Sent from my GT-I9300


----------



## xy mosian (5 Mar 2014)

Hi, 
I was looking forward to seeing answers to this question. As there have been non I'll throw my ramblings in. 

From a production point of view the longest job will be positioning the various elements, however they are made. To get around that the whole of the surface, clock face above, would need applying in one go. This could be achieved by printing from PC. Obviously you would lose the grain of the timber and the edges of the paper would catch and look scruffy very quickly. 

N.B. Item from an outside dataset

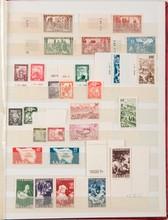 sarre :  timbres-poste neufs dont sans charnière  autour de 1950 et divers dans un classeur.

I never used, and have no idea of the price, Vehicle Signs made in Vinyl. These often have transparent grounds and could do the job. Sorry I can't be more help. Let us know how you get on. Better yet do a WIP.
xy


----------



## Brentingby (5 Mar 2014)

For a production piece like that, it is very possible they use a screen print process. Not as easily done at home but it can be.


----------



## karfeef (5 Mar 2014)

Thank you for the reply. I'm interested to know what medium used is to print on to, nothing I've seen for an inkjet is thin enough, as with the example in the picture, there is basically no raised surface.

Sent from my GT-I9300


----------



## xy mosian (5 Mar 2014)

Does this help?
http://petapixel.com/2013/02/27/how-to- ... onto-wood/
xy


----------



## Lons (5 Mar 2014)

karfeef":ivgkt69p said:


> Thank you for the reply. I'm interested to know what medium used is to print on to, nothing I've seen for an inkjet is thin enough, as with the example in the picture, there is basically no raised surface.
> 
> Sent from my GT-I9300




Hi
I haven't used it but you can buy waterslide paper off ebay or the web. I'm looking at the process for a different project.
http://cgi.ebay.co.uk/ws/eBayISAPI.dll? ... 1038801443

Bob


----------



## karfeef (6 Mar 2014)

That looks good for photo stuff, much better than spending hours rubbing off paper 

Sent from my GT-I9300


----------



## karfeef (6 Mar 2014)

Lons":w2j15mz1 said:


> Hi
> I haven't used it but you can buy waterslide paper off ebay or the web. I'm looking at the process for a different project.
> http://cgi.ebay.co.uk/ws/eBayISAPI.dll? ... 1038801443
> 
> Bob



I didn't know waterside transfer existed for inkjet. Shows how hard I searched lol.

Thanks mate

Sent from my GT-I9300


----------



## loftyhermes (6 Mar 2014)

Steve Ramsey has just done a video 
http://www.youtube.com/watch?v=bdo64-wo ... 8UqSQYc9-w 
in which he puts pictures onto wood using the backing sheet of a sheet of labels (about 6.15 mins in) if this helps.
Steve


----------